[Dataset entries]
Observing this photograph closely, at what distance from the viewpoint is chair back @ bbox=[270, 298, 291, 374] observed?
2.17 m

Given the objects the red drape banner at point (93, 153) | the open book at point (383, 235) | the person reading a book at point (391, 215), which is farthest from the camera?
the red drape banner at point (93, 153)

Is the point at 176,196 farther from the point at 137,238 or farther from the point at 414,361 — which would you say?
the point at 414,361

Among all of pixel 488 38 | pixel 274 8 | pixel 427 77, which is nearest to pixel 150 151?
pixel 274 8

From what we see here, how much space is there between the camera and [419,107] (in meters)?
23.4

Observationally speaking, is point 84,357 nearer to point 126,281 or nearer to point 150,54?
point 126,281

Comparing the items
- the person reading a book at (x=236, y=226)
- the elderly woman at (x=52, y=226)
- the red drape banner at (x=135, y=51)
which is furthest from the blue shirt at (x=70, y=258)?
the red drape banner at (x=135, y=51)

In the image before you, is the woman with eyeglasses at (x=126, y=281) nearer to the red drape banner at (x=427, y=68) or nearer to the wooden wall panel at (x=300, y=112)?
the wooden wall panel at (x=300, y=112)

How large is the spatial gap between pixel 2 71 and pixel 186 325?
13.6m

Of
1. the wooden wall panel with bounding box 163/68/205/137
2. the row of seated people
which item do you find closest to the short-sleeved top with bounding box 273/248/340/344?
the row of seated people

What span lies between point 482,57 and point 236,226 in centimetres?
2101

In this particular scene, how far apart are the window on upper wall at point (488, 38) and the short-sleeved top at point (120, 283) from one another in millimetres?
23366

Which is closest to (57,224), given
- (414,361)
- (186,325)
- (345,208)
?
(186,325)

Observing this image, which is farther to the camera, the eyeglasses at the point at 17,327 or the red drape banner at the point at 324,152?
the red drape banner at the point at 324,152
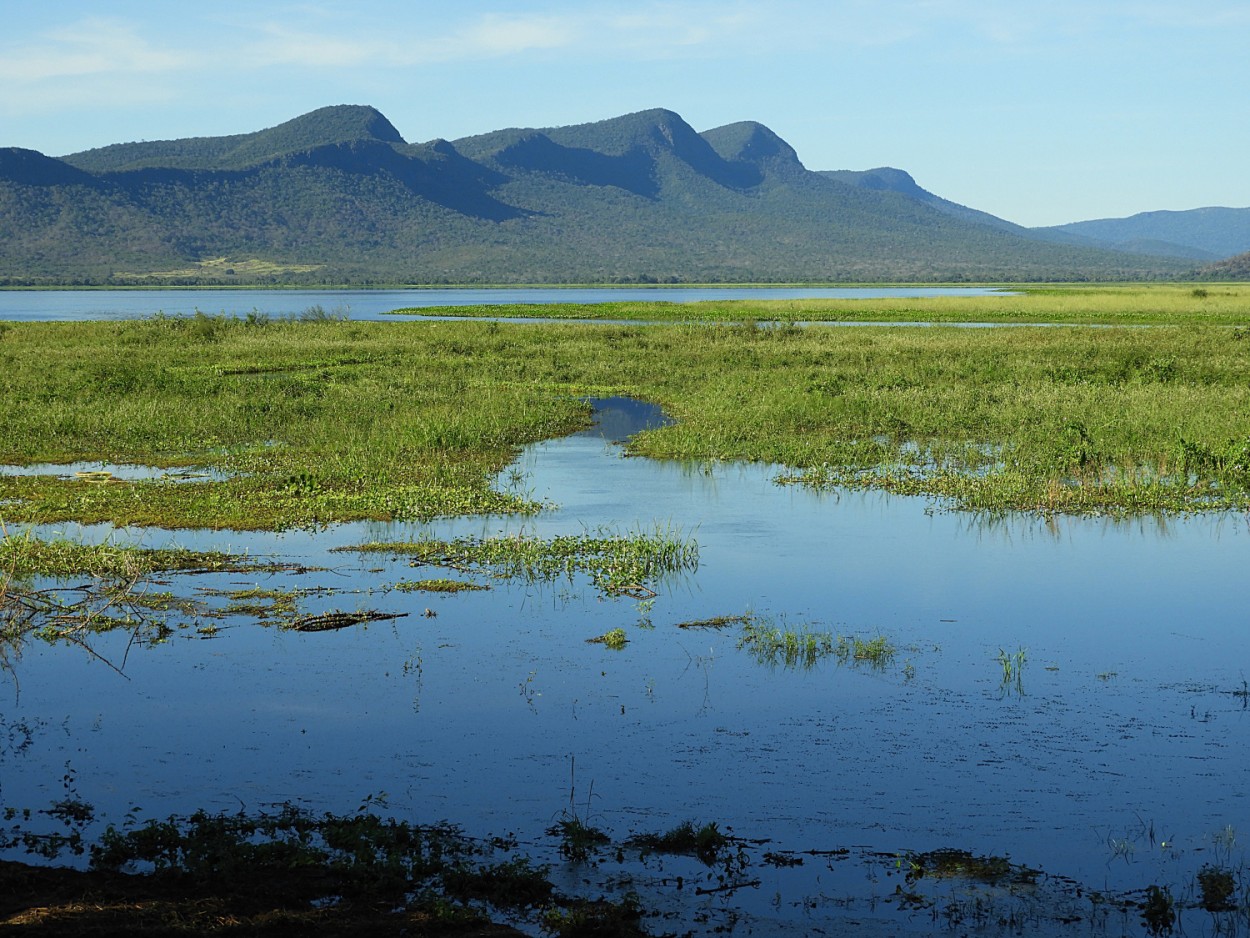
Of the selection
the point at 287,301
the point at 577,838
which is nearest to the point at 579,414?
the point at 577,838

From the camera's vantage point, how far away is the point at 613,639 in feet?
44.2

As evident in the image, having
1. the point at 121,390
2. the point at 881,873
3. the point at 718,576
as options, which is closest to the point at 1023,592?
the point at 718,576

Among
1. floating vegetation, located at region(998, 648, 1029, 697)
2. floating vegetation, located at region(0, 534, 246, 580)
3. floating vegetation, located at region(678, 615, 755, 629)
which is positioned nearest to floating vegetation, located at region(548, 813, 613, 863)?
floating vegetation, located at region(998, 648, 1029, 697)

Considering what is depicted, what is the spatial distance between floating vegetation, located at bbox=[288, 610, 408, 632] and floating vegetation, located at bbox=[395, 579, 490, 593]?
106 centimetres

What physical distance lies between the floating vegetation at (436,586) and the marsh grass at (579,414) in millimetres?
3854

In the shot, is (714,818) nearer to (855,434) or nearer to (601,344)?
(855,434)

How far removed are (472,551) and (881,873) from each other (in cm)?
973

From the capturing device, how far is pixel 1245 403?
29.3 metres

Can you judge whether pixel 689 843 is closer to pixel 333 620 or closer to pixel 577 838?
pixel 577 838

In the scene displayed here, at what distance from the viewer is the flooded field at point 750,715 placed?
27.5ft

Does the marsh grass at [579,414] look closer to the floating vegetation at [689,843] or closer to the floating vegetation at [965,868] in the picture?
the floating vegetation at [689,843]

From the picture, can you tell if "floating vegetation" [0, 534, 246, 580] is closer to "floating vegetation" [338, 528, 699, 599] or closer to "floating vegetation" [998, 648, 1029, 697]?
"floating vegetation" [338, 528, 699, 599]

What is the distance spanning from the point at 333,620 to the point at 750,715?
495cm

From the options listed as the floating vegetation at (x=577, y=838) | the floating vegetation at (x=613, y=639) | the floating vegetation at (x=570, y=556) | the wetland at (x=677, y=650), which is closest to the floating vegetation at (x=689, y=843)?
the wetland at (x=677, y=650)
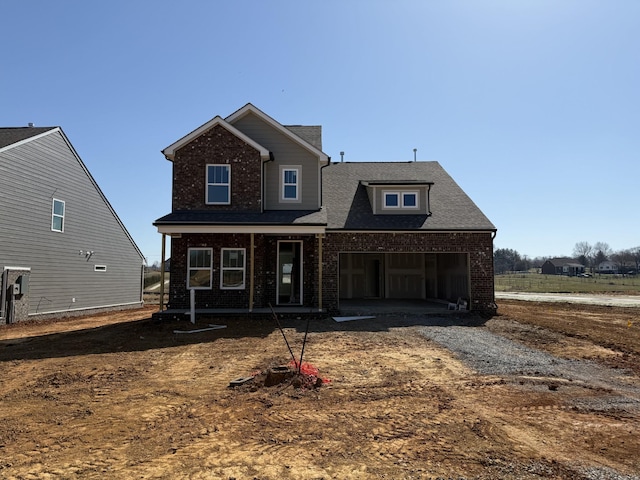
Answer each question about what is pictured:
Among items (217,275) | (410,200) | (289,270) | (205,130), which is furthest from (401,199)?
(205,130)

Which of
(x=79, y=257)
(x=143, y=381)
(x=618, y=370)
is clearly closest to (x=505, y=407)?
(x=618, y=370)

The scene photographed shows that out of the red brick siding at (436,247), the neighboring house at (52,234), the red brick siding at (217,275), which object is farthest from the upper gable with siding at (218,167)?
the neighboring house at (52,234)

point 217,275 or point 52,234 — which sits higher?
point 52,234

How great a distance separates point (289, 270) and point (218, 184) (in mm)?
4293

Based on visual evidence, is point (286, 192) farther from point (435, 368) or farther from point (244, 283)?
point (435, 368)

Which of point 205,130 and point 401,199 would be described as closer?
point 205,130

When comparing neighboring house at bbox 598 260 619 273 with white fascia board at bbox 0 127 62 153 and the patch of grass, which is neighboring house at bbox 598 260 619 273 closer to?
the patch of grass

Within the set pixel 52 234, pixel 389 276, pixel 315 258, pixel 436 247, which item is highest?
pixel 52 234

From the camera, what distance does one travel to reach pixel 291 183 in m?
15.9

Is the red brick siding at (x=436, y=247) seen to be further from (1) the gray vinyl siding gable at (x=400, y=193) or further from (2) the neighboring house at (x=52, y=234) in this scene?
(2) the neighboring house at (x=52, y=234)

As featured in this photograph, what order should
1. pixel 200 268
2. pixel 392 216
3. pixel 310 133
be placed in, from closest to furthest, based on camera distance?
pixel 200 268, pixel 392 216, pixel 310 133

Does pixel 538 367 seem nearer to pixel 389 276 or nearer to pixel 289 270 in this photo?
pixel 289 270

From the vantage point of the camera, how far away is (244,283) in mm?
14633

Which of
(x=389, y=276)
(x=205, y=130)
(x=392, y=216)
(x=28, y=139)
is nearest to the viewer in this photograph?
(x=205, y=130)
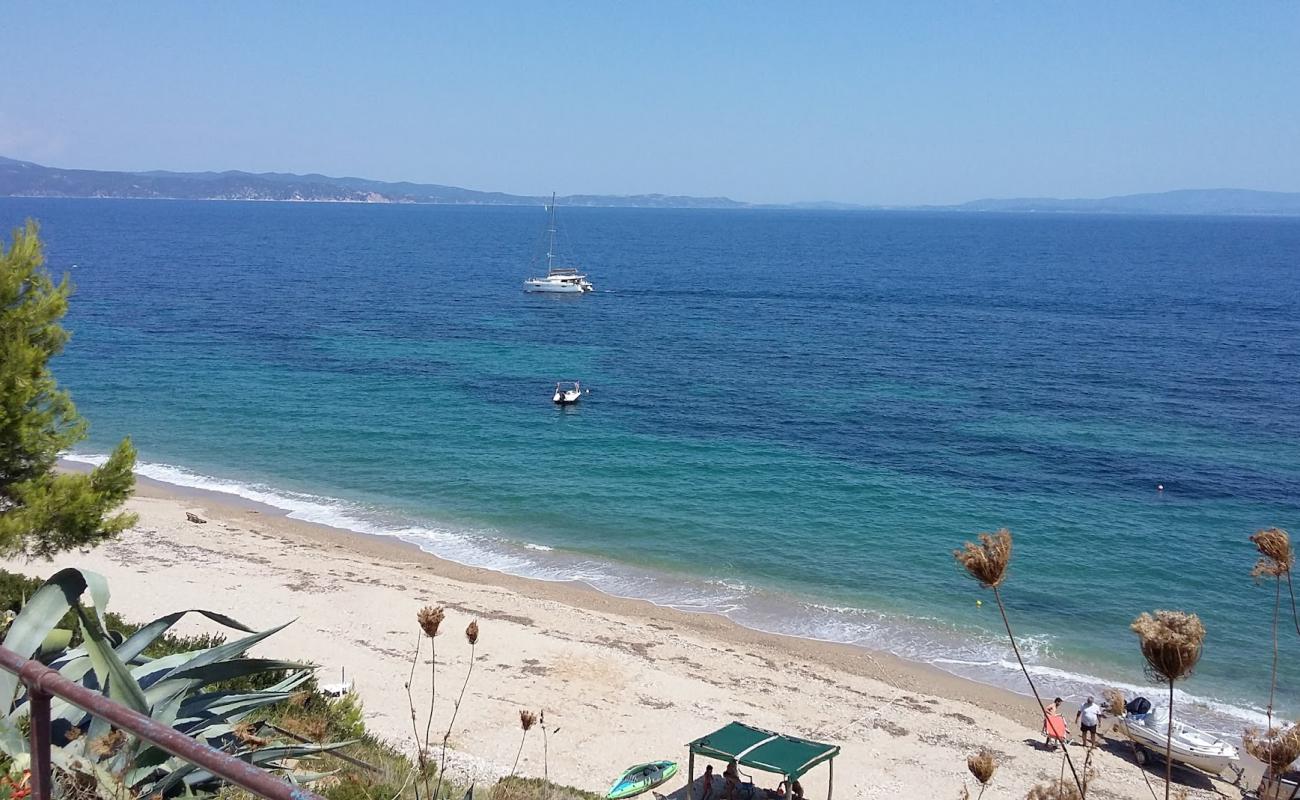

> _AIM_
From the line with "Within the set" through the end of the listing, rewrite the lines with "siding" changed to "cladding" and nothing else altered. Leave the pictures out of your answer.

> _EXERCISE RESULT_
Within the set pixel 52 234, pixel 389 276, pixel 315 258, pixel 436 247, which item is highest?
pixel 52 234

From the camera, what distance does one travel to reach pixel 291 183 in m?
15.9

Is the red brick cladding at (x=436, y=247) seen to be further from (1) the gray vinyl cladding gable at (x=400, y=193) or further from (2) the neighboring house at (x=52, y=234) in this scene?
(2) the neighboring house at (x=52, y=234)

As featured in this photograph, what order should
1. pixel 200 268
2. pixel 392 216
3. pixel 310 133
be placed in, from closest to furthest, based on camera distance?
pixel 200 268, pixel 392 216, pixel 310 133

Does pixel 538 367 seem nearer to pixel 389 276 or nearer to pixel 289 270 in this photo?
pixel 289 270

From the vantage point of the camera, how far away is (244,283) in mm?
14633

Which of
(x=389, y=276)
(x=205, y=130)
(x=392, y=216)
(x=28, y=139)
is nearest to the viewer in this photograph?
(x=205, y=130)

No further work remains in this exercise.